Tag Archives: court corruption

My Day in Court

Yesterday the district attorney for Alameda county made a decision to drop all charges against me.  After attending dozens of court dates since being violently abducted on 4 January 2012, and again on Mayday several months later by Oakland Police officers dressed in Storm Trooper costumes, my day in court was denied.

In a bizarre, but what appears to be routine display of abject dishonesty, she rambled to the judge for seven minutes about how this was an Occupy Oakland case, and the fact that I had been apprehended along with eleven others, most of whom had agreed to a plea deal (all highly prejudicial commentary had there been a trial ensuing).  She banked her dismissal of charges in her assessment that I (at least a decade her senior) had been a good little girl all year, which begs the question : why, after having zero contact with police for a year (since her violent abduction after the raid of the Occupy Oakland encampment at Oscar Grant Plaza on 25 October 2011), did the district attorney choose to file charges against my daughter three days before the year was up?

The district attorney failed, as only a government  paid liar can do, to admit to the court the true reason she was dismissing these charges.  Not only did the state have no evidence against me, but they had zero evidence that a crime had even been committed in the zone where I was abducted on each of those days.

Once again, a citizen is denied her day in court.

While giving thanks to beautiful people who happen to be criminal attorneys, such as my attorney John Viola and other National Lawyers Guild folks for their dedicated service in the efforts to keep good people out of cages, many of us are now in search of civil attorneys to help file valid claims against the government for the ongoing abuses and violations of our human and civil rights.  Please pass the word : civil attorney needed.
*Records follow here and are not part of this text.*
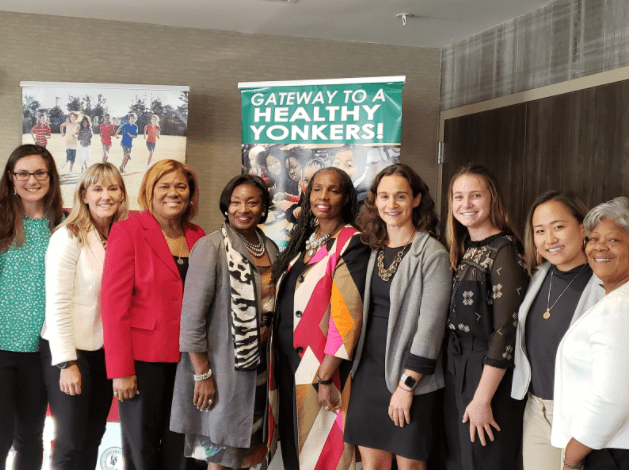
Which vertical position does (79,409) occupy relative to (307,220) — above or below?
below

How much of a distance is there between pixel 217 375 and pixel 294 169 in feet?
5.75

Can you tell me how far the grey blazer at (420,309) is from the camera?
2.31m

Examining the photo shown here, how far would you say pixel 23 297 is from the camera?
2639mm

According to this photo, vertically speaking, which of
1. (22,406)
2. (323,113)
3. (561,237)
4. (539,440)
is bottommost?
(22,406)

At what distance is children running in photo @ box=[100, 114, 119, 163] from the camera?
4152 mm

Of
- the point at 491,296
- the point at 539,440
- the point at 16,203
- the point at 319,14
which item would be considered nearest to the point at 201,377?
the point at 16,203

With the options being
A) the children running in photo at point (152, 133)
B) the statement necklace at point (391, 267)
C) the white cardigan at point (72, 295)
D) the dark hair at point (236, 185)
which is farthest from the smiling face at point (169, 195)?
the children running in photo at point (152, 133)

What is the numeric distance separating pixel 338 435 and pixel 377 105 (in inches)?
84.7

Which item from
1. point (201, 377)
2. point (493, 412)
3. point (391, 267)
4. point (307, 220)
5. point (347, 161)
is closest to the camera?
point (493, 412)

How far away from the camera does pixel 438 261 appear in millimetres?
2359

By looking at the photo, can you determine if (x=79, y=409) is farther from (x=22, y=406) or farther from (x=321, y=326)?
(x=321, y=326)

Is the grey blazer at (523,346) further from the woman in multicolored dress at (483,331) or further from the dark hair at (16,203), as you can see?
the dark hair at (16,203)

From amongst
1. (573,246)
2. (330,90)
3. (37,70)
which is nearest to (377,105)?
(330,90)

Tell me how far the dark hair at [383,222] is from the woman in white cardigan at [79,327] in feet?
3.70
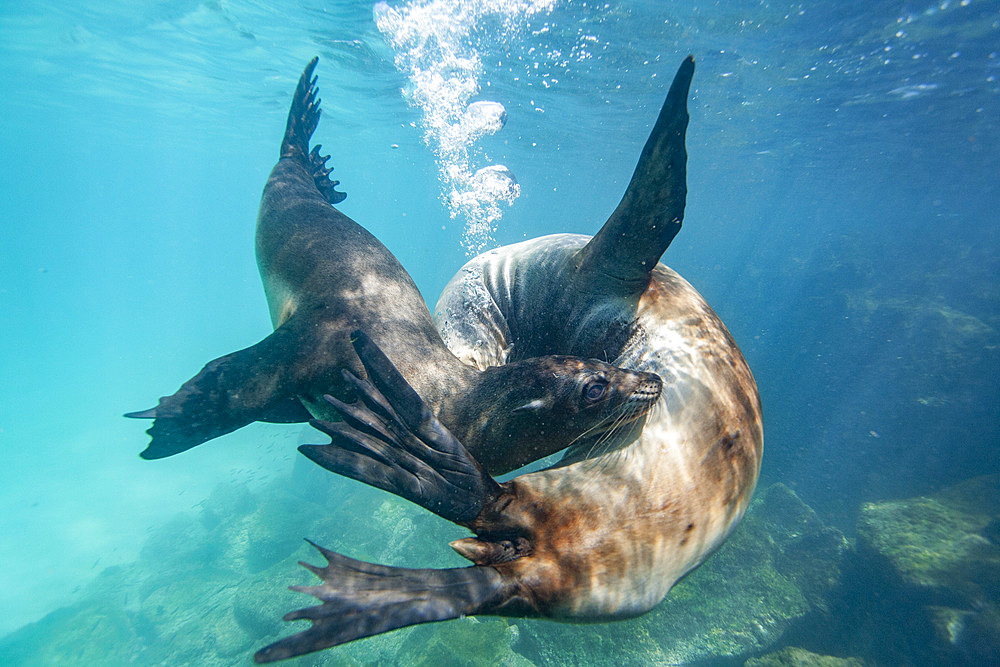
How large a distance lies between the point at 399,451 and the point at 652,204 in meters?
1.65

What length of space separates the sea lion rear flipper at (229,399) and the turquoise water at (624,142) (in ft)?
25.8

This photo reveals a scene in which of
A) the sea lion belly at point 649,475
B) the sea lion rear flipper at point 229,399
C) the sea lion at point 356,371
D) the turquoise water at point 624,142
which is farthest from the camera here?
the turquoise water at point 624,142

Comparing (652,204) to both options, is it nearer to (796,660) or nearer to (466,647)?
(466,647)

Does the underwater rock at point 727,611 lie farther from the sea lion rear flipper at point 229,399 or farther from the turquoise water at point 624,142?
the sea lion rear flipper at point 229,399

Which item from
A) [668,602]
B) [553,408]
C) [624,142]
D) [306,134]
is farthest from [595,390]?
[624,142]

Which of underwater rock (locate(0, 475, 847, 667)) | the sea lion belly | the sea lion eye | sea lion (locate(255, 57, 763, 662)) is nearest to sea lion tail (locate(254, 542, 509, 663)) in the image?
sea lion (locate(255, 57, 763, 662))

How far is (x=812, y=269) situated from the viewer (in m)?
29.0

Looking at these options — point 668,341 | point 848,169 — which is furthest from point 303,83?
point 848,169

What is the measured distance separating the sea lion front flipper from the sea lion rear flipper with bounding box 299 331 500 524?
1281mm

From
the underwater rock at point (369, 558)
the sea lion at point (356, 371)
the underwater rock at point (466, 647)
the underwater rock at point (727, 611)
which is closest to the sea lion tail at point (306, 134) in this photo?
the sea lion at point (356, 371)

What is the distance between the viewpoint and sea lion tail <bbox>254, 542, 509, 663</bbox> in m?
1.33

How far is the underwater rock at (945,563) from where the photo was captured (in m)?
7.52

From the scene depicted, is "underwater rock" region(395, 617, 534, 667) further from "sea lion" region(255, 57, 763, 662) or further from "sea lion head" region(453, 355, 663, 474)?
"sea lion" region(255, 57, 763, 662)

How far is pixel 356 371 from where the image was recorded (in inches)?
90.7
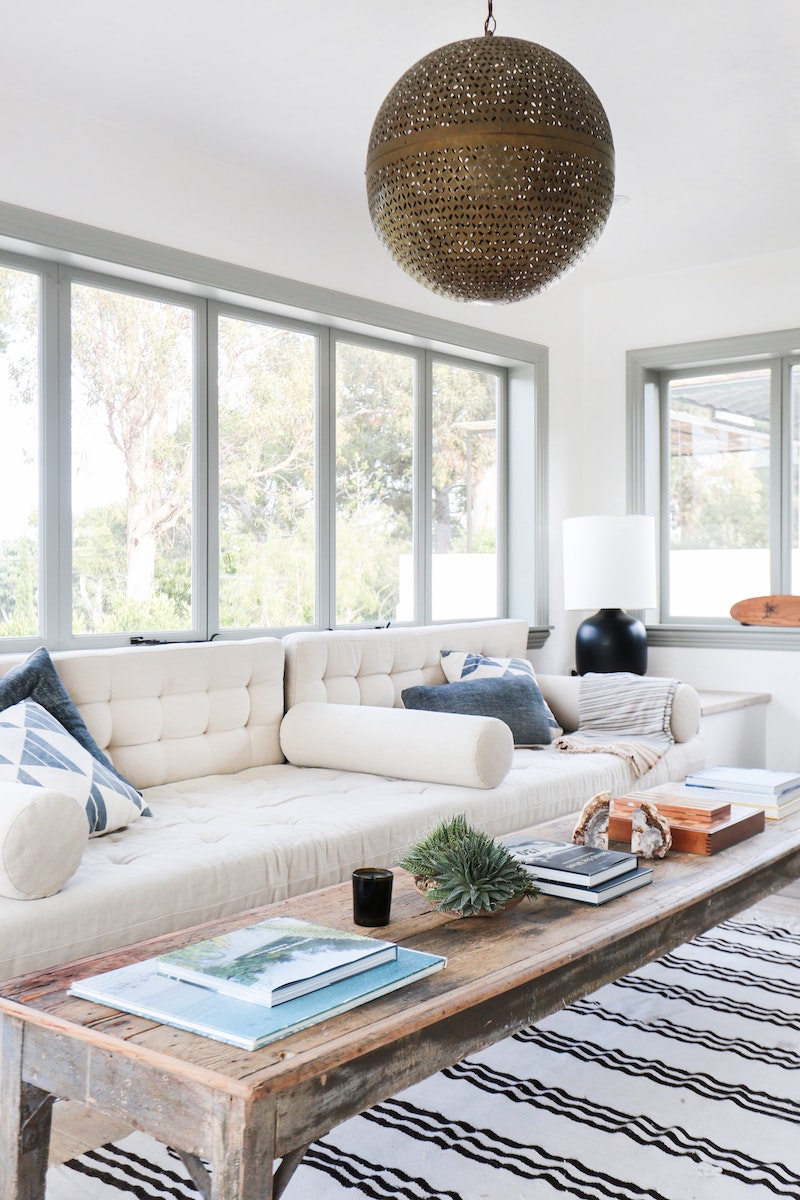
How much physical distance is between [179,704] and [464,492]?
A: 2276 millimetres

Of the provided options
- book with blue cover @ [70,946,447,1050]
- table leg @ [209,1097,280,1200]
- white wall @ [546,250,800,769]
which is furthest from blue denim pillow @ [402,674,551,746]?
table leg @ [209,1097,280,1200]

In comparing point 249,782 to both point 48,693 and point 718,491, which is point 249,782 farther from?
point 718,491

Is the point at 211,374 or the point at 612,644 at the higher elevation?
the point at 211,374

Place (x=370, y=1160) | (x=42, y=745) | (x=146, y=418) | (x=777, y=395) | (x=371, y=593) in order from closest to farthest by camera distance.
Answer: (x=370, y=1160) → (x=42, y=745) → (x=146, y=418) → (x=371, y=593) → (x=777, y=395)

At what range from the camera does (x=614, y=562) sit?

Only by filing rights violation claims against the police, the district attorney office, the city, county, state, and federal governments will we ever be able to force the officers involved in these illegal abductions to tell the truth or risk charges of perjury.  Even then, the City of Oakland and other governments will likely gladly waste more tax dollars paying out settlements before forcing publicly funded police officers to tell the truth about these unconstitutional acts by police.  At least we’d have our tax money back in our own hands.